Research Project: Improved Biologically-Based Methods for Insect Pest Management of Crop Insect Pests

Location: Insect Behavior and Biocontrol Research

Title: Towards user-friendly early detection acoustic devices and automated monitoring for Red Palm Weevil management

item Mankin, Richard

Submitted to: Symposium Proceedings
Publication Type: Proceedings
Publication Acceptance Date: 11/8/2017
Publication Date: 1/19/2019
Citation: Mankin, R.W. 2019. Towards user-friendly early detection acoustic devices and automated monitoring for Red Palm Weevil management.In FAO 2019, Proceedings of the Scientific Consultation and High-Level Meeting on Red Palm Weevil Management, March 29-31, 2017. Rome, Italy. p.142-147.

Interpretive Summary: Early detection of hidden Red Palm Weevil (RPW) infestations in field environments is a difficult but important component of Red Palm Weevil management. Researchers at the USDA, ARS, Center for Medical, Agricultural, and Veterinary Entomology in Gainesville, FL, have developed methods to use acoustic detection for RPW management in the Caribbean, Southern Europe, the Middle East, and other areas where RPW causes severe damage. Acoustic signal analyses have been developed that focus on distinguishing RPW sounds from the background noise in different field environments, assisting scouts in identifying which trees need protective treatments. The benefits of using acoustic methods are particularly helpful in areas where the trees are of high value or have historic significance.

※ ※ ※

WHAT YOU HAVE TO DO ->
Continue the research summary on acoustic detection of Red Palm Weevil from its last sentence.

RECORD SET ->

※ ※ ※

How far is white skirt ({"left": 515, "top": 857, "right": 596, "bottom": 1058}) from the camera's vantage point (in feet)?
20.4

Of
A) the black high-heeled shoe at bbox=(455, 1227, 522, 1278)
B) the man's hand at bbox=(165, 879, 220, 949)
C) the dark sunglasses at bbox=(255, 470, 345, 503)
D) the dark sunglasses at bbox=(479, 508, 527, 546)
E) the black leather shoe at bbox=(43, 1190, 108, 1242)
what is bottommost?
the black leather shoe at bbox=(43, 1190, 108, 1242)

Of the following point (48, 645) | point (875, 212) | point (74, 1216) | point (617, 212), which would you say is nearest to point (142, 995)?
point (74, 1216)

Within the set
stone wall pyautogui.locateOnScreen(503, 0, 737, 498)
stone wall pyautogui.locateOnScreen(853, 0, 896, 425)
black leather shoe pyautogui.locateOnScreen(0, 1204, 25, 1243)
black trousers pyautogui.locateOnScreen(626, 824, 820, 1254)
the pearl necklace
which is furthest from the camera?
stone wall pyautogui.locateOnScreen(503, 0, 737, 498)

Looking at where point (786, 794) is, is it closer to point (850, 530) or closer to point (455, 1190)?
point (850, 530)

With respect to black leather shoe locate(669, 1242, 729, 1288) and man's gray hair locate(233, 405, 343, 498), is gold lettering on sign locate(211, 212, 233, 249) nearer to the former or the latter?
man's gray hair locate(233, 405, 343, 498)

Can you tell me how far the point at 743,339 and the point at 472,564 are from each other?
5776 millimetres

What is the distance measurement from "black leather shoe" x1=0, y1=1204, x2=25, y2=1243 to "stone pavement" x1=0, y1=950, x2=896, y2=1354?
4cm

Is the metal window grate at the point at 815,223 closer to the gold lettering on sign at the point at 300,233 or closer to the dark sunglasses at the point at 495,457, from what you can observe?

※ ※ ※

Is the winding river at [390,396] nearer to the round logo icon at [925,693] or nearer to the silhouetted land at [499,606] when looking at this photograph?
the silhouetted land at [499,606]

※ ※ ※

SOLVED EXERCISE ->
Technical Abstract: Early detection of hidden RPW infestations in field environments is a difficult but important component of RPW management. Unfortunately there are few externally visible signs of early infestation, and scouts trying to survey and target them must carefully inspect the bases or crowns of palm trees to discover adult entry holes in individual trees. Larvae can be detected by acoustic methods, but with current technology, skilled persons must identify where to insert acoustic probes, and they must use complicated signal analyses to help distinguish RPW sounds from other insects and background noise. Each field location has somewhat different background noise, and it is best to measure general background noise spectral profiles, i.e., “background sound fingerprints,” in advance to optimize RPW identification. In addition, inspections must be done when it is quietest, usually early in the day, to optimize detectability. With the adoption of such measurement procedures, current technology has been successful in detecting RPW infestations in field tests in the Caribbean, Spain, Saudi Arabia, and Israel. Experience gained from these studies is being applied towards development of user-friendly, low-cost detection devices. Recent increases in the computing power and decreases in the costs of microcontroller systems has generated considerable interest in their use for insect communication and mating disruption. In this report, we present examples of how combinations of microcontrollers with inexpensive microphone systems, or somewhat more expensive piezoelectric devices that are extremely sensitive to insect movement and feeding vibrations, can be used for auralization, storage, and digital signal processing of insect sounds in trees in field environments. Progress also is occurring in the development of Matlab and other software to automate and optimize the discrimination of insect sounds from background noise on microcontroller platforms. Further development of these hardware and software tools has potential to expand the applicability of early detection technology so that it not just useful for research tool but becomes a widely used tool for RPW pest management.